The Times makes McGill Johnson out to be a leader awakening to the needs of those she represents. It sounds a bit different when you recall that abortion is increasingly concentrated among the poorest women in the country. A 2017 report from the pro-choice Guttmacher Institute found that women with incomes less than 100 percent of the federal poverty level had the highest abortion rate of all the groups studied. And, even though the abortion rate declined for all groups over the time period studied, rates remained higher among non-white women.
In other words, although abortion rates are steadily dropping, those decreases have been much higher among rich, white women than among low-income, minority women. From this perspective, McGill Johnson’s quote sounds almost eerie. The abortion-rights movement is, increasingly, an activist class of privileged women who don’t need abortion campaigning for women who often fall back on abortion out of a feeling of necessity.
But perhaps the most telling aspect of the piece is the fear gripping the pro-choice movement, riven as it is by factional conflict. “For years, abortion rights supporters like Ms. Wood believed the 1973 Roe v. Wade Supreme Court ruling had delivered their ultimate goal, the right to reproductive choice,” the Times article says. “Now, they are grappling with a new reality: Nationwide access to abortion is more vulnerable than it has been in decades.”
Whether or not this panicked tone is merited given the state of play, the disarray on display in the article illustrates a significant point. The Left is frightened about the future of abortion rights because its entire policy framework depends on the courts.
This is what a movement looks like when its preferences are cemented in place by a judicial decision rather than by legislative action informed by the will of the people. Despite what the justices hoped, Roe didn’t settle the abortion question, and now pro-choice advocates are wrestling with the consequences of having gotten their way without putting in the work.

## Recorded data
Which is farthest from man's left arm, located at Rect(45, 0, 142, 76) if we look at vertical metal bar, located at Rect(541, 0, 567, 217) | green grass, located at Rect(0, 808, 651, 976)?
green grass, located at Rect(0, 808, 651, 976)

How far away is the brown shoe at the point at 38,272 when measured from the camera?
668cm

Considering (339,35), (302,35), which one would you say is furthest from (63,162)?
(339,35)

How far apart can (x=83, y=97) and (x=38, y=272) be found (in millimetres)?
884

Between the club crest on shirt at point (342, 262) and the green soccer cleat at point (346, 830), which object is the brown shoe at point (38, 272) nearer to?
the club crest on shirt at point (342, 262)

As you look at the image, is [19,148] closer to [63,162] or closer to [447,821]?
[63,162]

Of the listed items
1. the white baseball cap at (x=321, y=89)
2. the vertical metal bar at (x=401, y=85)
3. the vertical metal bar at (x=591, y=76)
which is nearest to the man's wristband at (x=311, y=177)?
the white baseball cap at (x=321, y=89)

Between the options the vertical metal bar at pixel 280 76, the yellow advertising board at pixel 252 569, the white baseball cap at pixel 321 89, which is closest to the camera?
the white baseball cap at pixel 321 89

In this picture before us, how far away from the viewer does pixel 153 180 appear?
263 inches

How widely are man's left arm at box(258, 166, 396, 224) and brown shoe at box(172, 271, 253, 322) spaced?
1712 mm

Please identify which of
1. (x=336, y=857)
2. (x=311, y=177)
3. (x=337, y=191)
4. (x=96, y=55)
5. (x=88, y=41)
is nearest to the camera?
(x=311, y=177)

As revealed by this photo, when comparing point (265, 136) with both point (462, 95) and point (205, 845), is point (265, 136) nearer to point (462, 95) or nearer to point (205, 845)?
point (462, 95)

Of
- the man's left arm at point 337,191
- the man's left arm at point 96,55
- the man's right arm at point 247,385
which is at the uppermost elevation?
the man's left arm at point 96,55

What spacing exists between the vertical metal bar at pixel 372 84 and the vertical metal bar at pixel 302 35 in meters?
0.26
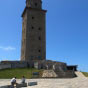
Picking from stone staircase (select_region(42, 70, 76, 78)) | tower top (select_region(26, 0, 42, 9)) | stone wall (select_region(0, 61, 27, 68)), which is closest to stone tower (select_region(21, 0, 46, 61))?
tower top (select_region(26, 0, 42, 9))

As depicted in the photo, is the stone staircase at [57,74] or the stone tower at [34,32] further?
the stone tower at [34,32]

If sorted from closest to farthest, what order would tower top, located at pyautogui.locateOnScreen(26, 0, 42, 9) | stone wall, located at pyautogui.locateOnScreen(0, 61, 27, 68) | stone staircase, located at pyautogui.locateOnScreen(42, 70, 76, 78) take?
stone staircase, located at pyautogui.locateOnScreen(42, 70, 76, 78)
stone wall, located at pyautogui.locateOnScreen(0, 61, 27, 68)
tower top, located at pyautogui.locateOnScreen(26, 0, 42, 9)

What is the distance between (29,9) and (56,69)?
91.4 feet

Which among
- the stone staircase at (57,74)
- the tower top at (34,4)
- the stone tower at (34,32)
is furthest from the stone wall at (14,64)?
the tower top at (34,4)

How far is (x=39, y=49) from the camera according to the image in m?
60.8

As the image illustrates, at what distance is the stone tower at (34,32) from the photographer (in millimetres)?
59716

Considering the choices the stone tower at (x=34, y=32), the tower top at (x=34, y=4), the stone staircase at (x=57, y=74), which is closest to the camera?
the stone staircase at (x=57, y=74)

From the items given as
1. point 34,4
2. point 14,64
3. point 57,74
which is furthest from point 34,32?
point 57,74

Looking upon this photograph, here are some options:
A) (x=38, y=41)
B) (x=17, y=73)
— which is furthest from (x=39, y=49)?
(x=17, y=73)

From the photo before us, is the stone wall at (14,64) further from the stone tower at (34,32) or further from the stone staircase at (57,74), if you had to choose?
the stone staircase at (57,74)

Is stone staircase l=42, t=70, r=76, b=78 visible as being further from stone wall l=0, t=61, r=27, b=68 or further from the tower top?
the tower top

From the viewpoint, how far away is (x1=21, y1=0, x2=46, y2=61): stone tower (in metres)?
59.7

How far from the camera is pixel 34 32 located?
6191 cm

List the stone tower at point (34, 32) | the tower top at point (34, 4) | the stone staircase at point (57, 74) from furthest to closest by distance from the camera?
the tower top at point (34, 4) < the stone tower at point (34, 32) < the stone staircase at point (57, 74)
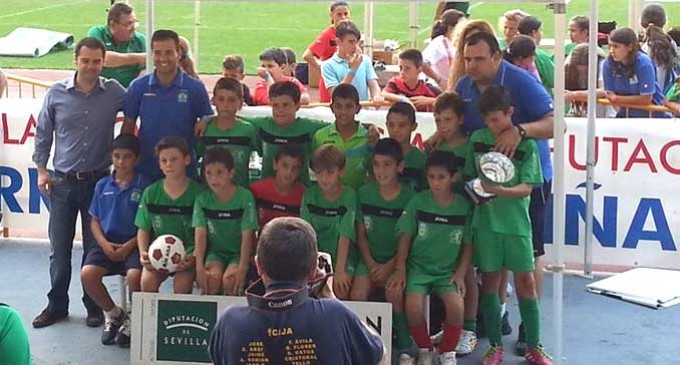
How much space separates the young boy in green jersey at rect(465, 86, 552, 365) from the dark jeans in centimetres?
241

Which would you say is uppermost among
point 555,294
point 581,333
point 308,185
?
point 308,185

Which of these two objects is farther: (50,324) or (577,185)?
(577,185)

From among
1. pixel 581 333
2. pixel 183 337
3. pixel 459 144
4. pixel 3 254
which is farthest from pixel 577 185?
pixel 3 254

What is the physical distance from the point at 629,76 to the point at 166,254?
180 inches

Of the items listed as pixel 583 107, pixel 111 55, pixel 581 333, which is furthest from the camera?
pixel 583 107

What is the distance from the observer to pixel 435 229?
6121 millimetres

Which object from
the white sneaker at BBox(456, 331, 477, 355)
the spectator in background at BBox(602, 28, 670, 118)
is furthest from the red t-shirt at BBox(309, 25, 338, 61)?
the white sneaker at BBox(456, 331, 477, 355)

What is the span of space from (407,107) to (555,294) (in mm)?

## Task instructions
1. According to the passage on the abortion-rights movement, which group had the highest abortion rate in the 2017 Guttmacher Institute report?
2. Carry on the passage on the abortion-rights movement from its final sentence.
The material plays no part in this work.

## Answers to the tasks
1. Women with incomes less than 100 percent of the federal poverty level.

2.
This is why abortion advocates parrot the misleading statistic that seven in ten Americans support Roe, ignoring the fact that a significant number of people don’t even know Roe was about abortion — and ignoring the irony of touting democratic support for an anti-democratic ruling that removed the issue from the hands of voters.
Advocates of unlimited, taxpayer-funded access to abortion can read the polls just as well as pro-life Americans can: They do not have legislative support for the policies they desire. This is why Planned Parenthood, the Center for Reproductive Rights, and the inaptly titled American Civil Liberties Union swoop in to sue states that try to limit abortion in any capacity, even opposing laws as innocuous as those requiring abortionists to maintain admitting privileges at a local hospital in case of emergency.
As an increasing number of states attempt to pass laws protecting unborn human life — and as Trump and the Senate line the courts, including the high court, with judges who rightly view Roe as a constitutional travesty — those who favor the status quo are afraid. Abortion supporters have never had to establish their agenda democratically. If abortion became a matter for the people to decide via their representatives, not only would voters most likely reject the preferences of the Left, but also, if the Times piece is any indication, their movement wouldn’t be coherent enough to change voters’ minds.